===== DATA =====
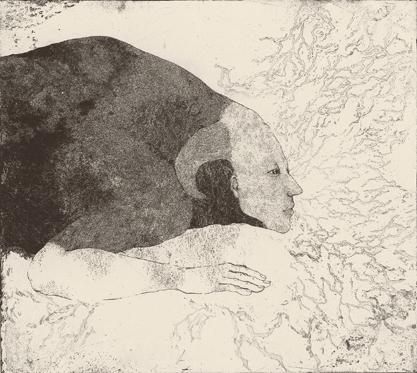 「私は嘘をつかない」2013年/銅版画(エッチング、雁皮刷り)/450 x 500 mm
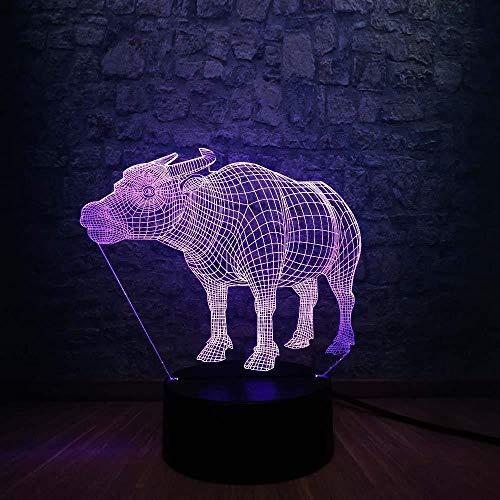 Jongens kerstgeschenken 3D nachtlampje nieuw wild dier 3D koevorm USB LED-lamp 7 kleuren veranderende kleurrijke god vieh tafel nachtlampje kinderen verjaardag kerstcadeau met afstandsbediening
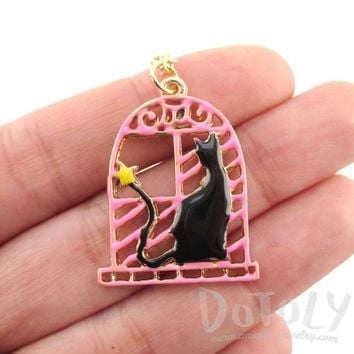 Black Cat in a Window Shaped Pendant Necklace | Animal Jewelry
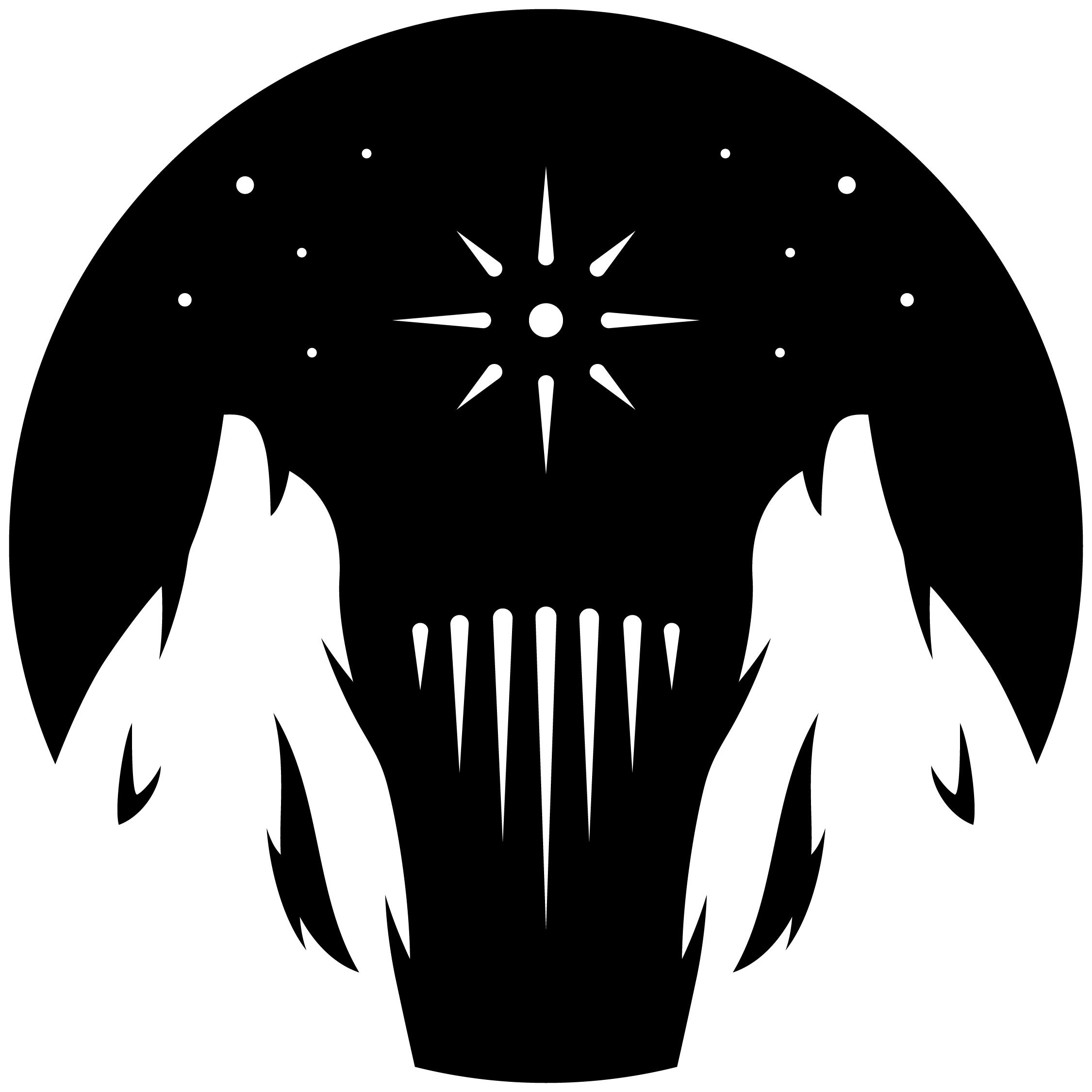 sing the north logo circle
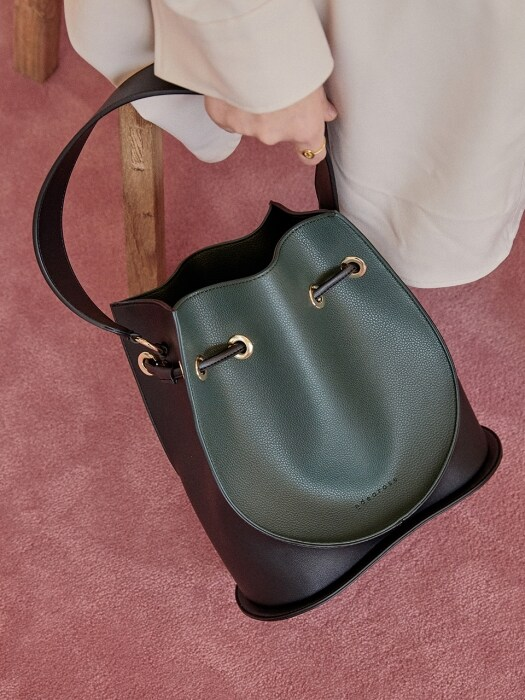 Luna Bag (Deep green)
=====
• [YOUR TASK]
Your answer should be every line above, written out exactly, with no pictures.

• [EXERCISE SOLUTION]
 「私は嘘をつかない」2013年/銅版画(エッチング、雁皮刷り)/450 x 500 mm
 Jongens kerstgeschenken 3D nachtlampje nieuw wild dier 3D koevorm USB LED-lamp 7 kleuren veranderende kleurrijke god vieh tafel nachtlampje kinderen verjaardag kerstcadeau met afstandsbediening
 Black Cat in a Window Shaped Pendant Necklace | Animal Jewelry
 sing the north logo circle
 Luna Bag (Deep green)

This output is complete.